Villars and Jonquet were sentenced to be broken on the wheel alive --the only difference between them being that Jonquet was to be to taken while still living and thrown into the fire lit round Catinat and Ravael. It was also ordered that the four condemned men before their execution should be put to the torture ordinary and extraordinary. Catinat, whose temper was fierce, suffered with courage, but cursed his torturers. Ravanel bore all the torments that could be inflicted on him with a fortitude that was more than human, so that the torturers were exhausted before he was. Jonquet spoke little, and the revelations he made were of slight importance.
Villas confessed that the conspirators had the intention of carrying off the duke and M. de Baville when they were out walking or driving, and he added that this plot had been hatched at the house of a certain Boeton de SaintLaurent-d'Aigozre, at Milhaud, in Rouergue.
Meanwhile all this torturing and questioning had taken so much time that when the stake and the scaffold were ready it was almost dark, so that the duke put off the executions until the next day, instead of carrying them out by torchlight. Brueys says that this was done in order that the most disaffected amongst the fanatics should not be able to say that it was not really Catinat, Ravanel, Villas, and Jonquet who had been executed but some other unknown men; but it is more probable that the duke and Baville were afraid of riots, as was proved by their ordering the scaffold and the stake to be erected at the end of the Cours and opposite the glacis of the fortress, so that the garrison might be at hand in case of any disturbance.
Catinat was placed in a cell apart, and could be, heard cursing and complaining all night through. Ravanel, Villas, and Jonquet were confined together, and passed the night singing and praying.
The next day, the 22nd April, 1705, they were taken from the prison and drawn to the place of execution in two carts, being unable to walk, on account of the severe torture to which they had been subjected, and which had crushed the bones of their legs. A single pile of wood had been prepared for Catinat and Ravanel, who were to be burnt together; they were in one cart, and Villas and Jonquet, for whom two wheels had been prepared, were in the other.
The first operation was to bind Catinat and Ravanel back to back to the same stake, care being taken to place Catinat with his face to windward, so that his agony might last longer, and then the pile was lit under Ravanel.
As had been foreseen, this precaution gave great pleasure to those people who took delight in witnessing executions.
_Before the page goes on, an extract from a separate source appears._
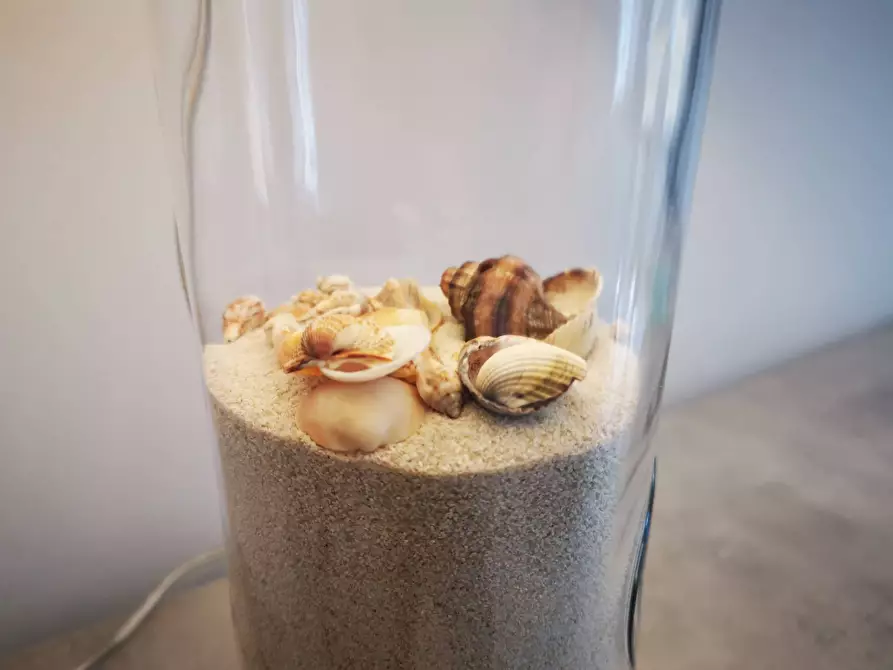 Immagine 8 di Appartamento in affitto  in Via Olivette 14 a Arenzano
The wind being rather high, blew the flames away from Catinat, so that at first the fire burnt his legs only--a circumstance which, the author of the History of the Camisards tells us, aroused Catinat's impatience.
Ravanel, however, bore everything to the end with the greatest heroism, only pausing in his singing to address words of encouragement to his companion in suffering, whom he could not see, but whose groans and curses he could hear; he would then return to his psalms, which he continued to sing until his voice was stifled in the flames. Just as he expired, Jonquet was removed from the wheel, and carried, his broken limbs dangling, to the burning pile, on which he was thrown. From the midst of the flames his voice was heard saying, "Courage, Catinat; we shall soon meet in heaven." A few moments later, the stake, being burnt through at the base, broke, and Catinat falling into the flames, was quickly suffocated. That this accident had not been forseen and prevented by proper precautions caused great displeasure to spectators who found that the three-quarter of an hour which the spectacle had lasted was much too brief a time.
Villas lived three hours longer on his wheel, and expired without having uttered a single complaint.
Two days later, there was another trial, at which six persons were condemned to death and one to the galleys; these were the two Alisons, in whose house Villas, Ravanel, and Jonquet had been found;
Alegre, who was accused of having concealed Catinat, and of having been the Camisard treasurer; Rougier, an armourer who was found guilty of having repaired the muskets of the rebels; Jean Lauze, an innkeeper who had prepared meals for Ravanel; La Jeunesse, a preacher, convicted of having preached sermons and sung psalms; and young Delacroix, brother-in-law to one of the Alisons. The first three were condemned to be broken on the wheel, their houses demolished, and their goods confiscated. The next three were to be hanged. Jean Delacroix, partly because of his youth, but more because of the revelations he made, was only sent to the galleys.
Several years later he was liberated and returned to Arles, and was carried off by the plague in 1720.
All these sentences were carried out with the utmost rigour.
Thus, as may be seen, the suppression of the revolt proceeded apace; only two young Camisard chiefs were still at large, both of whom had formerly served under Cavalier and Catinat. The name of the one was Brun and of the other Francezet. Although neither of them possessed the genius and influence of Catinat and Ravanel, yet they were both men to be feared, the one on account of his personal strength, the other for his skill and agility. Indeed, it was said of him that he never missed a shot, and that one day being pursued by dragoons he had escaped by jumping over the Gardon at a spot where it was twenty-two feet wide.
For a long time all search was in vain, but one day the wife of a miller named Semenil came into town ostensibly to buy provisions, but really to denounce them as being concealed, with two other Camisards, in her husband's house.
This information was received with an eager gratitude, which showed the importance which the governor of Nimes attached to their capture.